In incidenteel hoger beroep slagen de grieven 1 en 2 deels, slaagt grief 3, ontbreekt een grief 4, behoeft grief 5 geen inhoudelijke bespreking, faalt grief 6 en worden de aanvullende vorderingen in verband met de kosten betaald voor de vrouw afgewezen.
3.2
Het hof zal de kosten van het geding in hoger beroep, inclusief de kosten van de door het hof benoemde deskundige compenseren, in die zin dat iedere partij de eigen kosten draagt, omdat partijen een affectieve relatie hebben gehad en de procedure de vermogensrechtelijke afwikkeling samenhangt met de beëindiging van die relatie.

4.De beslissing

Het hof, recht doende in hoger beroep:
4.1
verklaart de vrouw niet-ontvankelijk ter zake van haar vorderingen om terugverwijzing naar de rechtbank en tot het gelasten van een preparatoire beslissing;
4.2
vernietigt het vonnis van 11 april 2018, voor zover daarin in het dictum over de wijze van verdeling van de volgende eenvoudige gemeenschap en is beslist en in zoverre opnieuw beslissende:
gelast de wijze van verdeling van de tussen partijen bestaande eenvoudige gemeenschappen als volgt:
4.3
de garageboxen aan de [adres2] in [plaats1] worden tegen de waarde per 29 juni 2016 aan de man toegedeeld;
4.4
de garageboxen aan de [adres3] in [plaats2] worden tegen de waarde per 29 juni 2016 aan de vrouw toegedeeld;
4.5
waarbij de man aan de vrouw uit overbedeling ter zake van de garageboxen een bedrag is verschuldigd van € 42.500,-;
4.6
veroordeelt de vrouw in de kosten van het deskundigenbericht van [naam1] waarbij zij aan de man dient te vergoeden de door hem betaalde helft van de taxatiekosten van de garageboxen zoals gefactureerd door [naam1] ;
4.7
stelt vast dat de het vermogen van de ontbonden
.Vof per 29 juni 2016 is vereffend;
4.8
de coffeeshop wordt tegen de waarde per 29 juni 2016 aan de vrouw toegedeeld;
4.9
veroordeelt de vrouw ter zake van de toedeling van de vof aan haar tot betaling aan de man van € 390.000,-;
4.1
de woning aan het [adres4] in [woonplaats1] wordt toegedeeld
aan de man, onder de opschortende voorwaarde dat de vrouw zal worden ontslagen
uit de hoofdelijke aansprakelijkheid onder de hypothecaire geldlening bij de [de bank1]
onder nummer [nummer1] , waarbij de man op grond van onderbedeling aan
de vrouw € 9.484,- moet vergoeden;
4.11
veroordeelt partijen om ten overstaan van een door hen zelf te kiezen notaris
uitvoering te geven aan voormelde wijze van verdeling, en benoemt – echter alleen voor het geval dat partijen over de keuze van een notaris niet tot overeenstemming kunnen komen – tot notaris mr.
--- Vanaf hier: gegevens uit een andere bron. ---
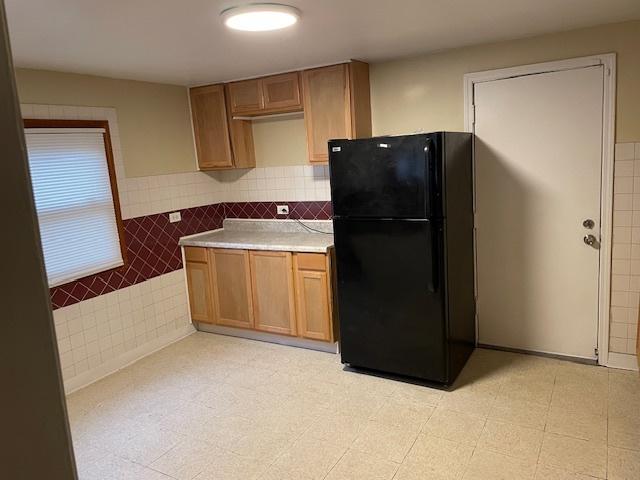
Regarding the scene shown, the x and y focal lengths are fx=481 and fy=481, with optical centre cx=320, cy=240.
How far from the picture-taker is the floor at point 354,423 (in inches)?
95.0

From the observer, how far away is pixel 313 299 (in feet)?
12.3

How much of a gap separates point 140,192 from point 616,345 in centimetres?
370

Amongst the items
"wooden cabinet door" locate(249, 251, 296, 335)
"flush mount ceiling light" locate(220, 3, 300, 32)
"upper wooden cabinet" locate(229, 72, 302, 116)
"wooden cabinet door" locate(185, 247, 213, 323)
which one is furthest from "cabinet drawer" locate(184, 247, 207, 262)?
"flush mount ceiling light" locate(220, 3, 300, 32)

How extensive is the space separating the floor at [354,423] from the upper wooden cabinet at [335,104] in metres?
1.75

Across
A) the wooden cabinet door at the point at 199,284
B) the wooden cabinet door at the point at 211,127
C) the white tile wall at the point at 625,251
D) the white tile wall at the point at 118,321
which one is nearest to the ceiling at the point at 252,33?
the wooden cabinet door at the point at 211,127

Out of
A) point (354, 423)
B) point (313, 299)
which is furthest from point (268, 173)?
point (354, 423)

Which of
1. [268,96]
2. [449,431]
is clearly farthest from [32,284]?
[268,96]

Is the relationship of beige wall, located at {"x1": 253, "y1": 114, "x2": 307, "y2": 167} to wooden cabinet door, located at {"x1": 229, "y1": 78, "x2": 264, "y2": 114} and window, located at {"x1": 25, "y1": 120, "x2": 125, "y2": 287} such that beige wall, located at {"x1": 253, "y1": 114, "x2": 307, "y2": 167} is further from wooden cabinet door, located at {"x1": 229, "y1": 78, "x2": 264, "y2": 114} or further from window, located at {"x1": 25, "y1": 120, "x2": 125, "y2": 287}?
window, located at {"x1": 25, "y1": 120, "x2": 125, "y2": 287}

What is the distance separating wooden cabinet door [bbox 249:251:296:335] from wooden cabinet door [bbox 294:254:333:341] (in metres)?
0.08

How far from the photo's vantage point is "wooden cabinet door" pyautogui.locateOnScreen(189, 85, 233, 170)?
4.23 metres

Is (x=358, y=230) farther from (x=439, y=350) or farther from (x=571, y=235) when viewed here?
(x=571, y=235)

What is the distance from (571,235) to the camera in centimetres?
329

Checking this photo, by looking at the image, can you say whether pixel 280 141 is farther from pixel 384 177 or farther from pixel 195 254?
pixel 384 177

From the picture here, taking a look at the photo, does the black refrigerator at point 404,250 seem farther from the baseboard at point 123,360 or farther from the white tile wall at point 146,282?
the baseboard at point 123,360
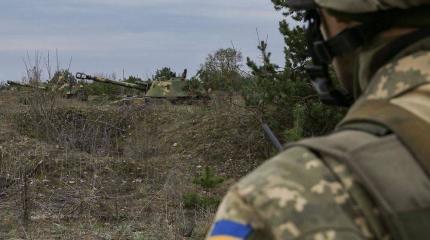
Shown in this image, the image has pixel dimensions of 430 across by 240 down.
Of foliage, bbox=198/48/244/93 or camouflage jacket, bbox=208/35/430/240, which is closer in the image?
camouflage jacket, bbox=208/35/430/240

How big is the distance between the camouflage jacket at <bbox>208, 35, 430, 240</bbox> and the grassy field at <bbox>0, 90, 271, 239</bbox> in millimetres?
6078

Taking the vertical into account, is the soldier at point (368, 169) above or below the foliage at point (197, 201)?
above

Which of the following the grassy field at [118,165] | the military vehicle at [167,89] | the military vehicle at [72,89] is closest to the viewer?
the grassy field at [118,165]

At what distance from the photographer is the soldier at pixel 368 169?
1.08 meters

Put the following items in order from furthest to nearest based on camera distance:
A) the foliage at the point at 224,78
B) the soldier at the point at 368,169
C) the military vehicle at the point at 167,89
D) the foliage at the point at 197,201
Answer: the military vehicle at the point at 167,89
the foliage at the point at 224,78
the foliage at the point at 197,201
the soldier at the point at 368,169

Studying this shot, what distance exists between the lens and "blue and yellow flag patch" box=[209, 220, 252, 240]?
1102mm

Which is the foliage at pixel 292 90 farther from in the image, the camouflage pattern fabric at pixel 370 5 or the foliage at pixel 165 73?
the foliage at pixel 165 73

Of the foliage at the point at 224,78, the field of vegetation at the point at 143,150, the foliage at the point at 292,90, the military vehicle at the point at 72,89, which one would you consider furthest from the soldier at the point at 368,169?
the military vehicle at the point at 72,89

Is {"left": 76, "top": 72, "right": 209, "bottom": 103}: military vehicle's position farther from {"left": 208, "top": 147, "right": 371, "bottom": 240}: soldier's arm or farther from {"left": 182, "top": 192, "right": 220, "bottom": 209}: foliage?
{"left": 208, "top": 147, "right": 371, "bottom": 240}: soldier's arm

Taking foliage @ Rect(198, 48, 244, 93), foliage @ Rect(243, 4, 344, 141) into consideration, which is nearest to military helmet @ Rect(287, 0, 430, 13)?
foliage @ Rect(243, 4, 344, 141)

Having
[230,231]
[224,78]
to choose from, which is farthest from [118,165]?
[230,231]

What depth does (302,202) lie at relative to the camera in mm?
1103

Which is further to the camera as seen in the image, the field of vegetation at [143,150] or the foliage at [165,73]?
the foliage at [165,73]

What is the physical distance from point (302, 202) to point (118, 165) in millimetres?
10477
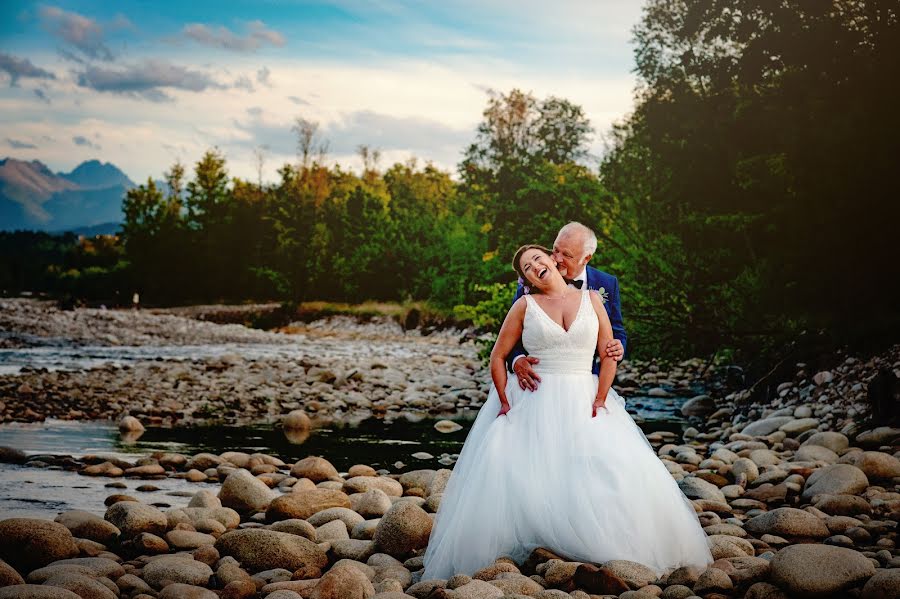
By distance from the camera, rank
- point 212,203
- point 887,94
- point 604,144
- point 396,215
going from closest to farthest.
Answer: point 887,94, point 604,144, point 396,215, point 212,203

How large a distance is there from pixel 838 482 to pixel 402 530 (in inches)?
152

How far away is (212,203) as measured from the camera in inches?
2324

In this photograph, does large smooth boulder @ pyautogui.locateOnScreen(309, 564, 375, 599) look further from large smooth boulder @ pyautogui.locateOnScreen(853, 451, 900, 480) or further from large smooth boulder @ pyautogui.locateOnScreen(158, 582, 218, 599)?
large smooth boulder @ pyautogui.locateOnScreen(853, 451, 900, 480)

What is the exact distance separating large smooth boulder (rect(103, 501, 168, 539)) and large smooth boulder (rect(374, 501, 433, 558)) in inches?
68.6

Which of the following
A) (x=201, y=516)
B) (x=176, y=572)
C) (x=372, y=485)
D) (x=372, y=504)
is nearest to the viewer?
(x=176, y=572)

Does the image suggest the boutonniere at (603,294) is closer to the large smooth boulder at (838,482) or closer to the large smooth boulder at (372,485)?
the large smooth boulder at (838,482)

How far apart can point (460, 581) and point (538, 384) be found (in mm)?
1213

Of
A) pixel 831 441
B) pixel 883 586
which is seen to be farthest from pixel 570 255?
pixel 831 441

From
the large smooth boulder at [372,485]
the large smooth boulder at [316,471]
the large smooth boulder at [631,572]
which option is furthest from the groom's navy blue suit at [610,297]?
the large smooth boulder at [316,471]

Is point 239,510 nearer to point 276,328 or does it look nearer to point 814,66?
point 814,66

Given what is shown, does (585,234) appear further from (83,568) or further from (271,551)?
(83,568)

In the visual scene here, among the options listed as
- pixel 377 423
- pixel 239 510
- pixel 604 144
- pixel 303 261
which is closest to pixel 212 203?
pixel 303 261

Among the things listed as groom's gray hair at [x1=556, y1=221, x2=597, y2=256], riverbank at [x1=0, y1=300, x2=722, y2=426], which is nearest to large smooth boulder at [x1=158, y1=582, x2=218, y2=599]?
groom's gray hair at [x1=556, y1=221, x2=597, y2=256]

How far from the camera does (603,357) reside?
16.7ft
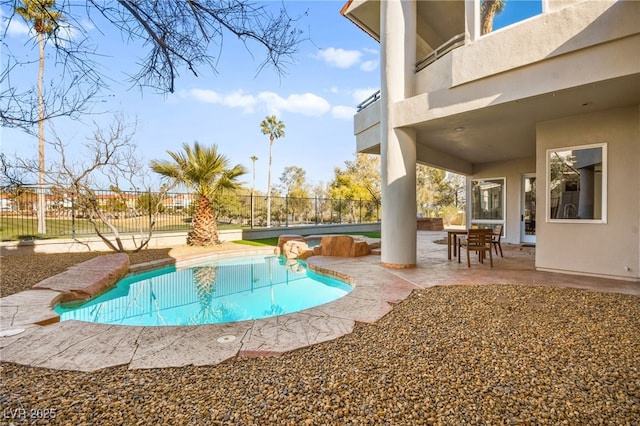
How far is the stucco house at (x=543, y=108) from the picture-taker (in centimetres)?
478

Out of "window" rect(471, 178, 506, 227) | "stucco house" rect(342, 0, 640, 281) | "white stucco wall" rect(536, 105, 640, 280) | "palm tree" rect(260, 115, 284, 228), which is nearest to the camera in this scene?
"stucco house" rect(342, 0, 640, 281)

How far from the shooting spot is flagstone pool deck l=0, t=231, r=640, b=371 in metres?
2.98

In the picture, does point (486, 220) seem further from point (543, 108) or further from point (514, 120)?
point (543, 108)

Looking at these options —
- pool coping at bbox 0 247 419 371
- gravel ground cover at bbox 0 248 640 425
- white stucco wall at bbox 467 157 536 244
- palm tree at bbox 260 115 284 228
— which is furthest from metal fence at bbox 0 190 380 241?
palm tree at bbox 260 115 284 228

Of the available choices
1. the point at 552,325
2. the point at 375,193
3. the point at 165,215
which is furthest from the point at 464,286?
the point at 375,193

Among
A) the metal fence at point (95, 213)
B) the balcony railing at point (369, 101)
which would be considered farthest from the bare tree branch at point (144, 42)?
the metal fence at point (95, 213)

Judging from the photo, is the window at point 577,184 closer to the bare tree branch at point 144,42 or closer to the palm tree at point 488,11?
the palm tree at point 488,11

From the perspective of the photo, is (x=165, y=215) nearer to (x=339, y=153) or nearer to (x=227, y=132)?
(x=227, y=132)

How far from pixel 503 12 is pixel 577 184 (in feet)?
12.5

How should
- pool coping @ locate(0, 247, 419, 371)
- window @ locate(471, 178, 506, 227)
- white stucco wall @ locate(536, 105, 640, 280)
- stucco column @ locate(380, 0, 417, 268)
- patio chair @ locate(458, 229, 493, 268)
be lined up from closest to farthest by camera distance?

J. de Kroon - Janssens, notaris te Velp, gemeente Rheden, of haar waarnemer of opvolger en benoemt daarnaast als dwangvertegenwoordigers mr. R.C. Vermeer, advocaat te Rhenen, en mr. G.H.J. Luimes, advocaat te Wageningen die zowel aan de verdelingsakte als aan de hypotheekstelling zullen meewerken in het geval een van partijen nalatig of niet in staat is de noodzakelijke medewerking te verlenen, en bepaalt dat de kosten van de notaris door partijen bij helfte zullen worden gedragen en die van de eventueel optredende dwangvertegenwoordiger door de partij die nalatig of niet in staat is de noodzakelijke medewerking te verlenen;
4.12
verstaat dat van de opbrengst van de woning aan de [adres5] in [plaats3] , die voor € 925.000,- is verkocht, na aftrek van kosten een bedrag van € 913.364,33 resteert, dat de vrouw recht heeft op een bedrag € 190.445,- en de man recht heeft op een bedrag van € 613.417,- en dat een ieder van hen recht heeft op de helft van het resterende bedrag van € 109.502,33, aldus op een bedrag van € 54.751,16;
4.13
verklaart dit arrest tot zover uitvoerbaar bij voorraad;
4.14
bekrachtigt het vonnis van 11 april 2018 voor het overige (rov. 6.5, 6.7 en 6.10), onder aanvulling van de gronden waarop het berust;
4.16
compenseert de proceskosten in hoger beroep in die zin dat iedere partij de eigen kosten draagt;
4.17
wijst af het meer of anders gevorderde.
Dit arrest is gewezen door mrs. J.U.M. van der Werff, M.L van der Bel en R. Krijger en is in tegenwoordigheid van de griffier in het openbaar uitgesproken op 19 juli 2022.